* [Data extract]
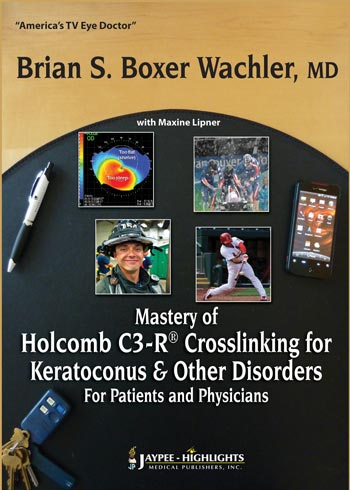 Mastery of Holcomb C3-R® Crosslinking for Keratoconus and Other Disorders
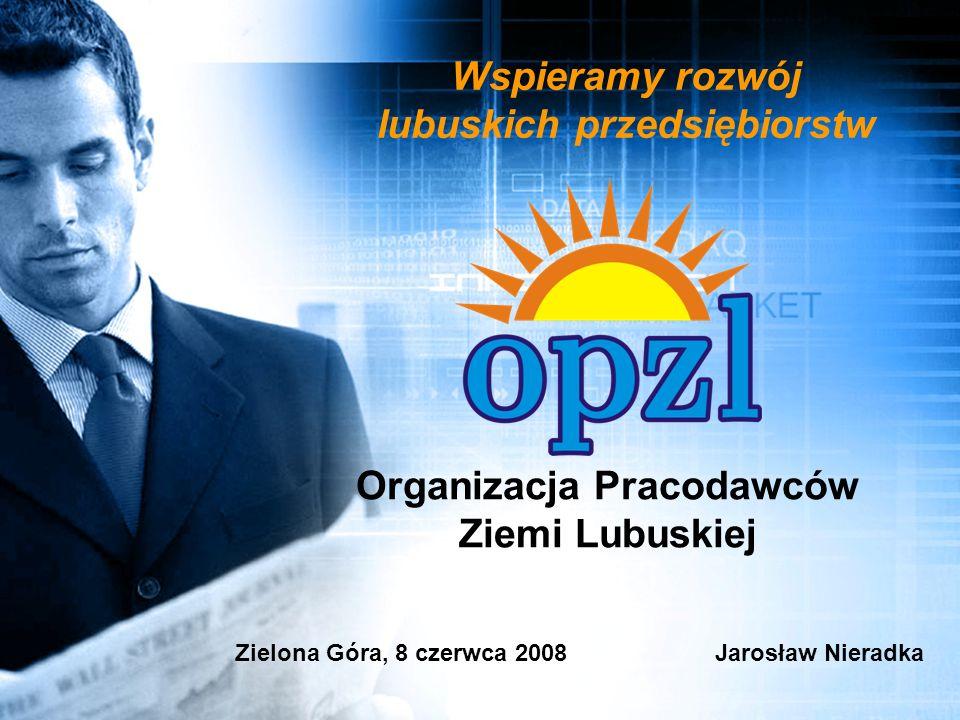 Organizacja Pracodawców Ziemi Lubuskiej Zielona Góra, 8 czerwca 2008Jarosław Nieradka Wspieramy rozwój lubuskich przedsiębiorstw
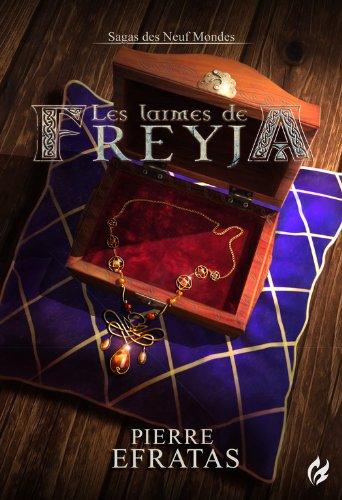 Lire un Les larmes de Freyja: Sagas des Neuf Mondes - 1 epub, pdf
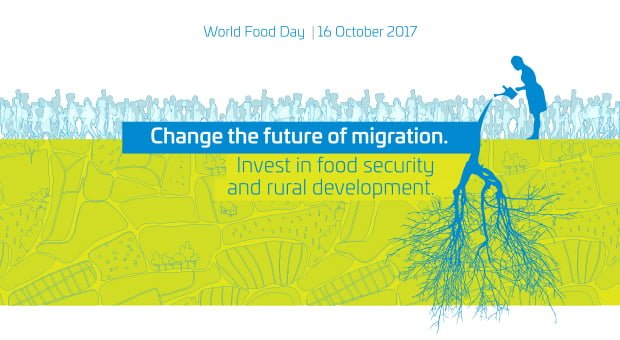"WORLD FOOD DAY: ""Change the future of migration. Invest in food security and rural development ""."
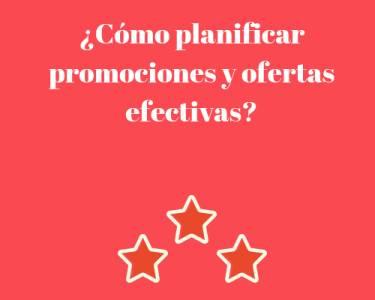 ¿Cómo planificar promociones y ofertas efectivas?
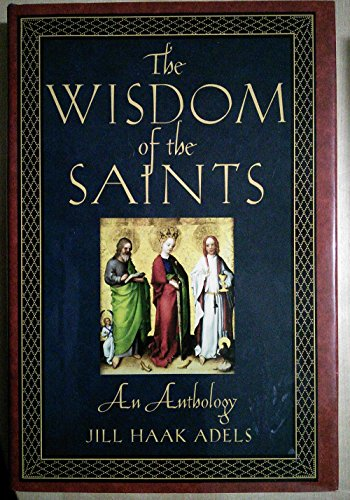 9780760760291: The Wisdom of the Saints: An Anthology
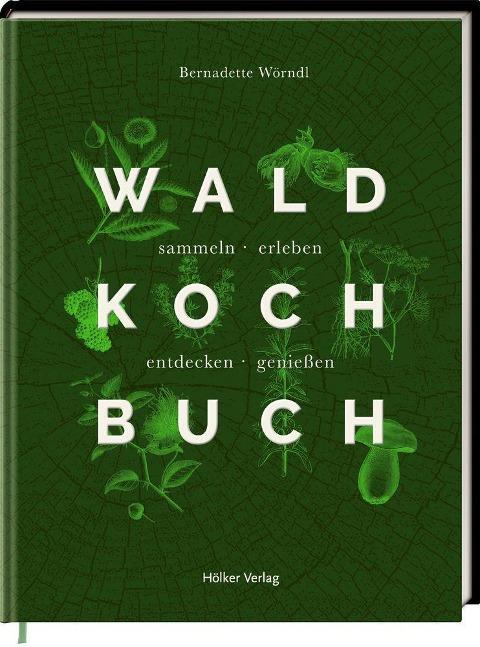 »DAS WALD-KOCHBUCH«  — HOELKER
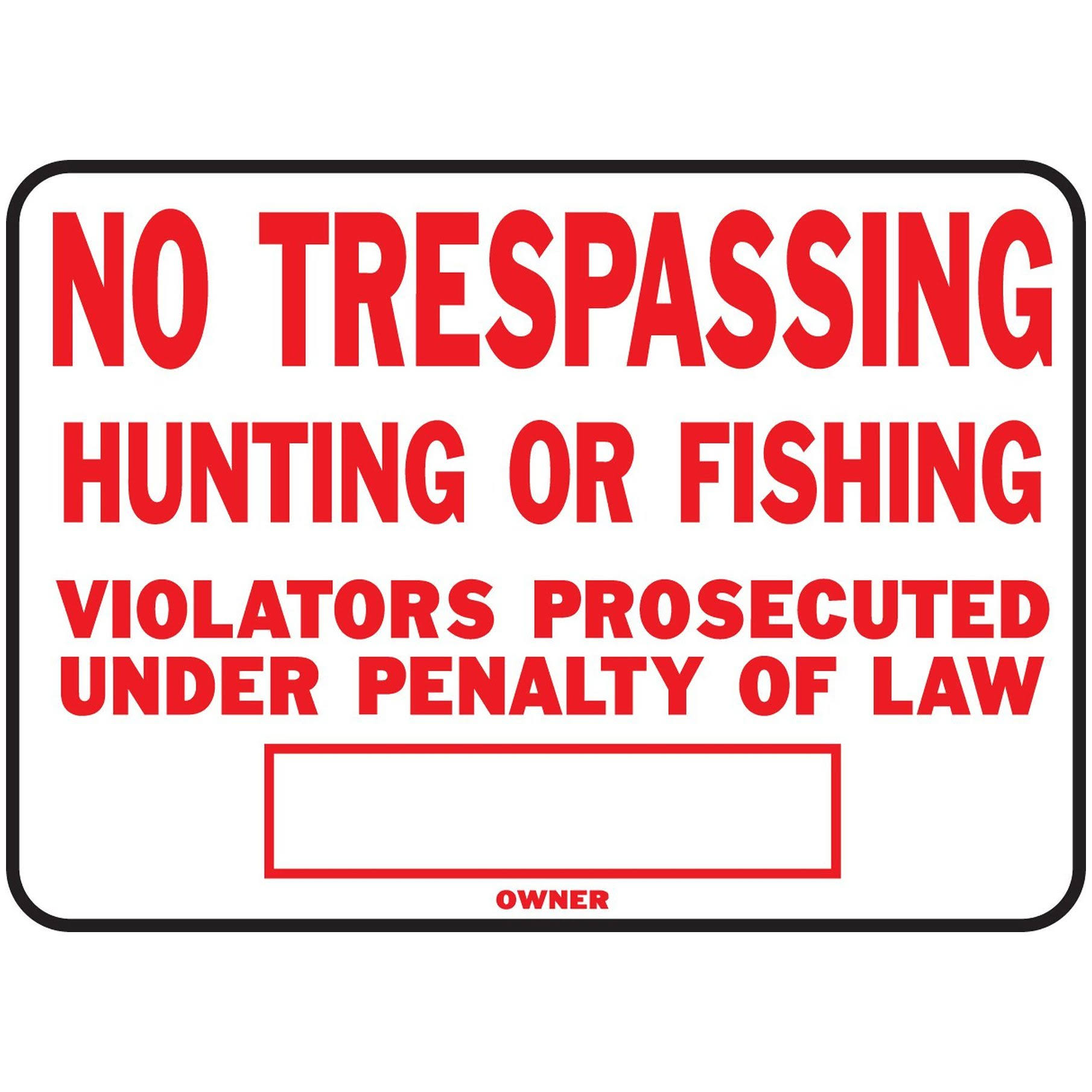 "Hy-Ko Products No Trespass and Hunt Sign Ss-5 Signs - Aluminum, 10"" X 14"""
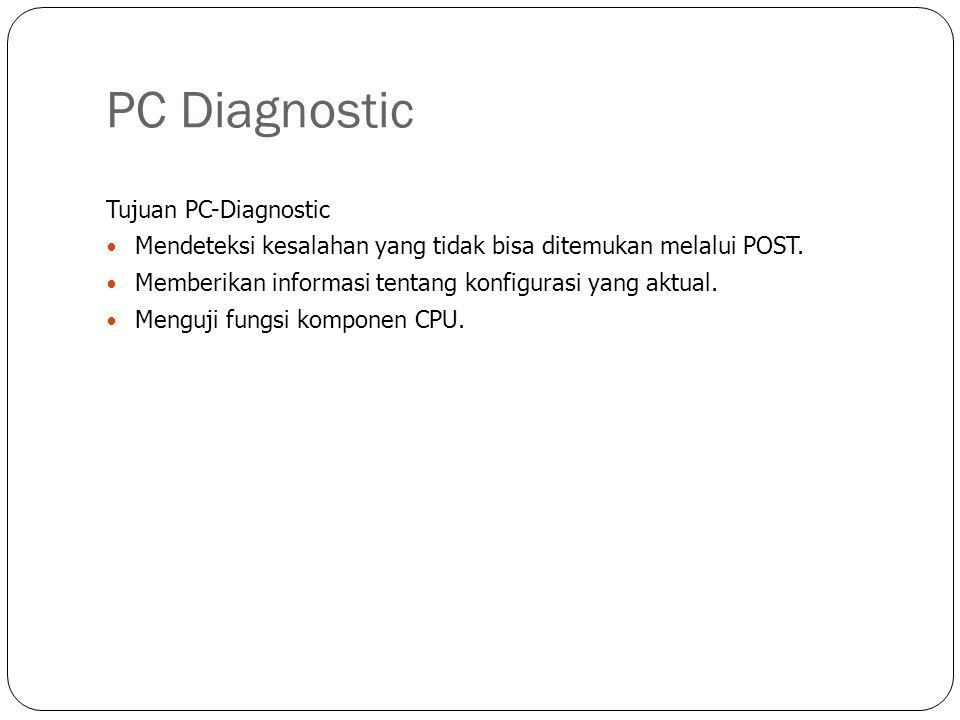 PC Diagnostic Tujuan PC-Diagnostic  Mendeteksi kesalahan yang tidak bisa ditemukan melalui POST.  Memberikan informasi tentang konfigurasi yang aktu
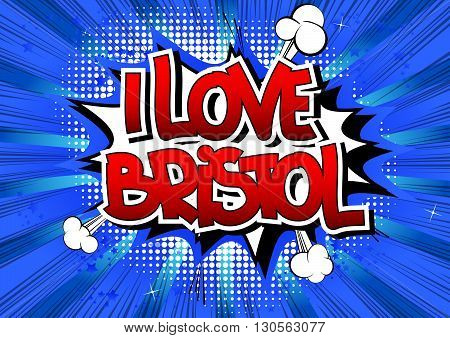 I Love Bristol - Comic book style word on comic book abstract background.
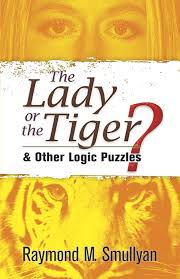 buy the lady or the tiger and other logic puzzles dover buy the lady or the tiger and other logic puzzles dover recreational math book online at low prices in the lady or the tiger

==

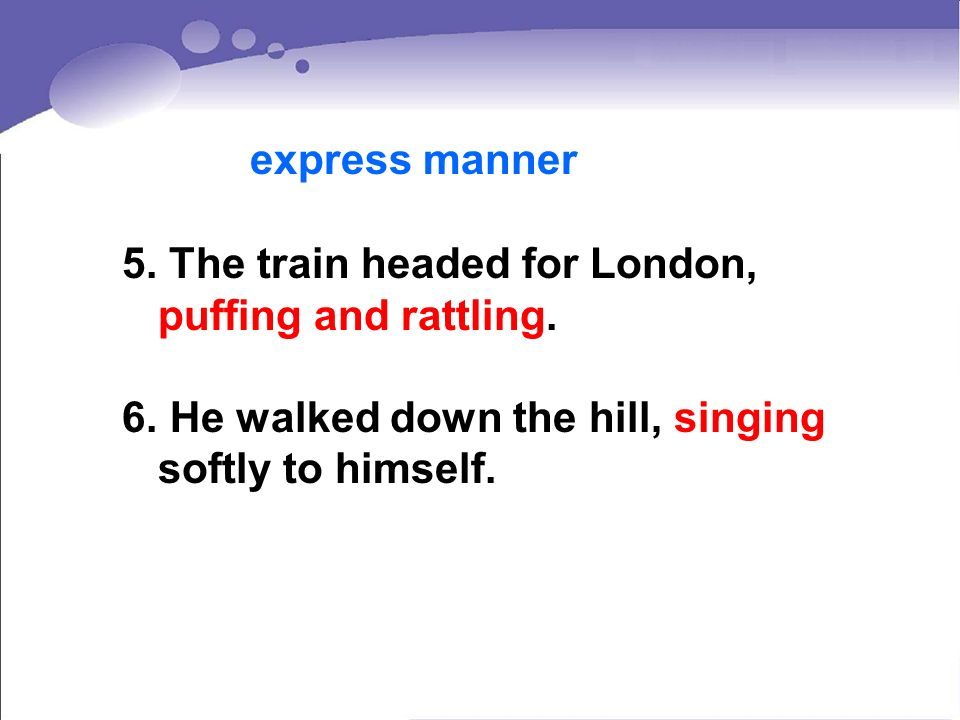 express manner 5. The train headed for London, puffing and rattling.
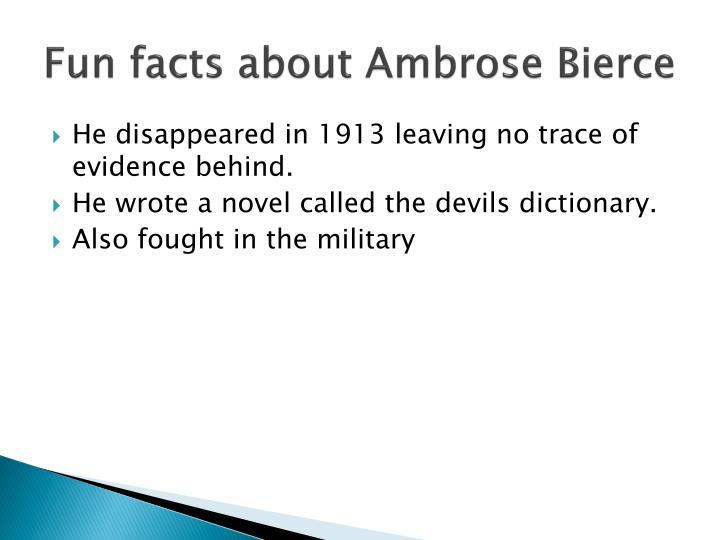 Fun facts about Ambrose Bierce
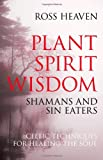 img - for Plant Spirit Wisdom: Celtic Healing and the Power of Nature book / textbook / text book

--

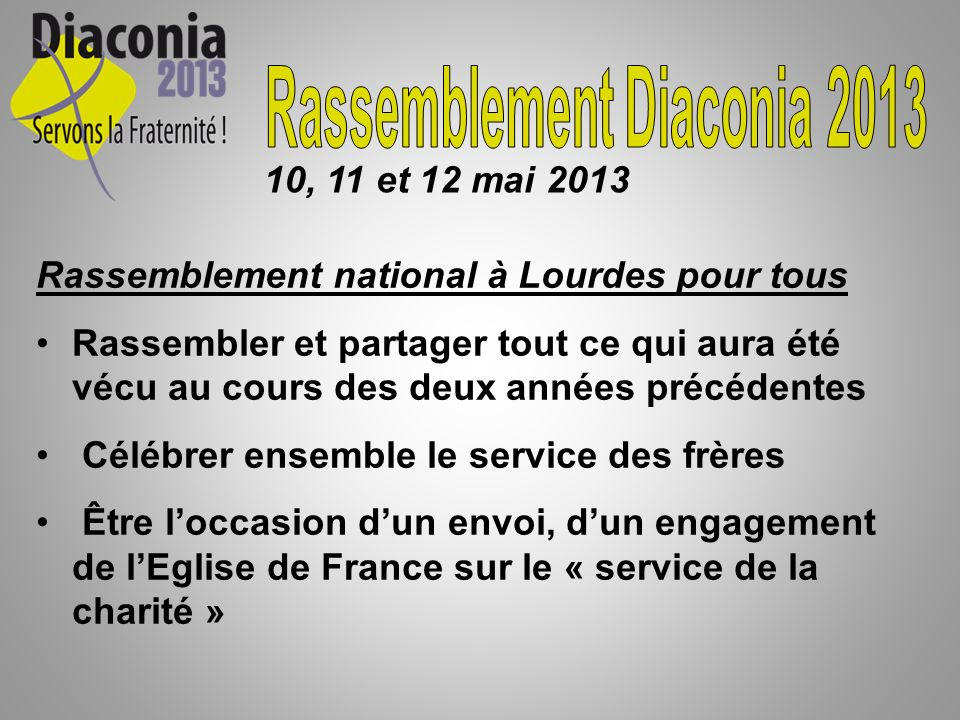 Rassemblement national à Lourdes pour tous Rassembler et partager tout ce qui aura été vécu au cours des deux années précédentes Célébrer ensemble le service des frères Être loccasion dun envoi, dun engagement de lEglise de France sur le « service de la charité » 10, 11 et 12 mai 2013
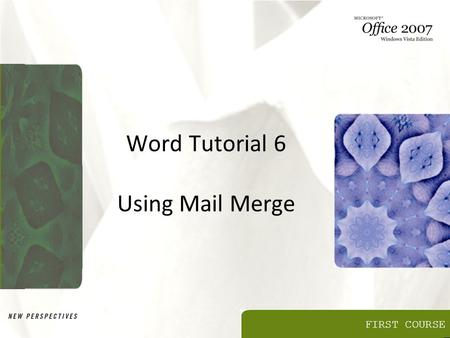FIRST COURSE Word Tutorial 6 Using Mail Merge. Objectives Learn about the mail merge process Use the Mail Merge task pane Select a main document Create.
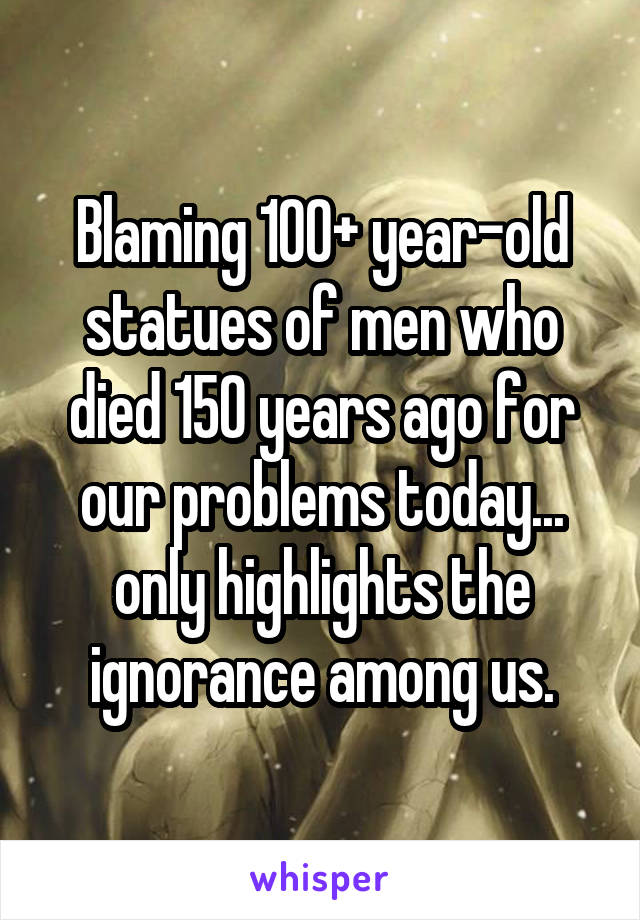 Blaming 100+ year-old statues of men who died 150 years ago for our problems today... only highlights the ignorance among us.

* [Task statement]
Look above for the line containing "Rassemblement national à", then copy exactly from it through the line containing "Blaming 100+ year-old", keeping both and leaving out pictures. Add nothing else.

* [Reply to the task]
 Rassemblement national à Lourdes pour tous Rassembler et partager tout ce qui aura été vécu au cours des deux années précédentes Célébrer ensemble le service des frères Être loccasion dun envoi, dun engagement de lEglise de France sur le « service de la charité » 10, 11 et 12 mai 2013
FIRST COURSE Word Tutorial 6 Using Mail Merge. Objectives Learn about the mail merge process Use the Mail Merge task pane Select a main document Create.
 Blaming 100+ year-old statues of men who died 150 years ago for our problems today... only highlights the ignorance among us.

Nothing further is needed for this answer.